The context (academia) role may foster a culture where the quantity and impact of publications play a significant role in an academic’s professional success. A focus on quantity over quality and potential neglect of broader societal impacts of research. The scholarly identity is deeply intertwined with pursuing knowledge, critical inquiry and disseminating research findings and is affected by performance metrics. Also, academics are evaluated based on performance metrics frequently used for performance assessments, promotion decisions and securing research funding. There is a need to understand how to prioritise research with broader societal impact, possibly engaging with diverse audiences beyond the academic community. Lastly, a growing movement advocates for open science practices, transparency and reproducibility in research. Open science challenges traditional notions of academic success tied solely to high-impact journal publications and encourages a more collaborative and open approach to knowledge creation.
The “publication game” reflects the complex interplay between academic identity, institutional expectations and external pressures. The ongoing discussions in academia focus on finding a balance between productivity and quality, redefining success metrics included in PMM and promoting research that has meaningful contributions to the academic community and society.
Last, the SLR analysis finds that the published output of 220 articles is produced by 401 authors affiliated with 240 institutions, indicating a global foundation for PMM research in universities. Future research should extend this diversity to further inter- and multi-disciplinary approaches.
5. Conclusion
This study aimed to explore published research into PMM in universities. By applying an analytical framework consistent with prior accounting SLR studies, we sought to gain a picture of the research over a specific time frame and to understand the characteristics of the research across the categories of researcher contribution (authorship) and location (institution affiliation and country spread), jurisdiction (dominant approach), focus (topic themes), data collection approach (method) and theory (theory applied, if any). To that end, we provide an overview of published research articles over four decades regarding content, themes, theories, methods and impacts. Based on these findings, we then provide avenues for future research.

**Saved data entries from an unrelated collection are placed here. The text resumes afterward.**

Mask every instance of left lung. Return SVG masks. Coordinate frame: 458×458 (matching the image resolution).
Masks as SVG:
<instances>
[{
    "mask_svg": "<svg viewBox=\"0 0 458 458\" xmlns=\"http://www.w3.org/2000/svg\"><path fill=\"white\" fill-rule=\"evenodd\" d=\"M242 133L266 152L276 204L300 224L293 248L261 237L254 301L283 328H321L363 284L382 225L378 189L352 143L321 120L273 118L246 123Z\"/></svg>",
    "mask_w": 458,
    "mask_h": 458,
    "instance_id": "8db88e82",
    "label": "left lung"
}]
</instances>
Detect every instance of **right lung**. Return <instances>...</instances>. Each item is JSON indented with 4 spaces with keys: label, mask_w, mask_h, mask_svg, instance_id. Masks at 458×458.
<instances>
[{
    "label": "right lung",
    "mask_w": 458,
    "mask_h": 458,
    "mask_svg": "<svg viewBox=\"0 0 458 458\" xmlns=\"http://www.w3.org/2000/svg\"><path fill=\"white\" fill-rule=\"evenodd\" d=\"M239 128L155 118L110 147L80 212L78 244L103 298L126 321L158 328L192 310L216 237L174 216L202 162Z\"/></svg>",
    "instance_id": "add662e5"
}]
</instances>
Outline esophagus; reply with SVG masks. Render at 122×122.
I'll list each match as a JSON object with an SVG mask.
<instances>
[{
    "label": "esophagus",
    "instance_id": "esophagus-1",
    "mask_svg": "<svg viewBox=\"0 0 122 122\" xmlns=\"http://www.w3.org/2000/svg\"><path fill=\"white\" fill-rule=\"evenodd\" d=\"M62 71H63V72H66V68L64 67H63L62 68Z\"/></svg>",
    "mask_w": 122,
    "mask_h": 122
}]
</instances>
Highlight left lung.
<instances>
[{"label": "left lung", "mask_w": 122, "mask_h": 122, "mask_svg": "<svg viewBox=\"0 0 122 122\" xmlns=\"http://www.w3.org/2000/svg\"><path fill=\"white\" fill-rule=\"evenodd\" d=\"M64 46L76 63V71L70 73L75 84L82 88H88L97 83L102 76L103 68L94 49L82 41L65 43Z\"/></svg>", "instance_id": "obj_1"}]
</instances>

Our SLR is not exempt from limitations. First, while covering four decades of research, starting from 1980, we focus on journals ranked Q1 and Q2 in SCImago. We recognise that articles may be published in other journals and not be included in our review, with a possible loss of further insights. Second, we have adopted Google Scholar citations to identify impact but recognise that citations in Google Scholar are a broad-brush approach, with some having a more significant impact than others. Nonetheless, we believe that Google Scholar provides a ‘democratic' view of how much influence an article has on the research field (Bisogno et al., 2018; Dumay et al., 2018).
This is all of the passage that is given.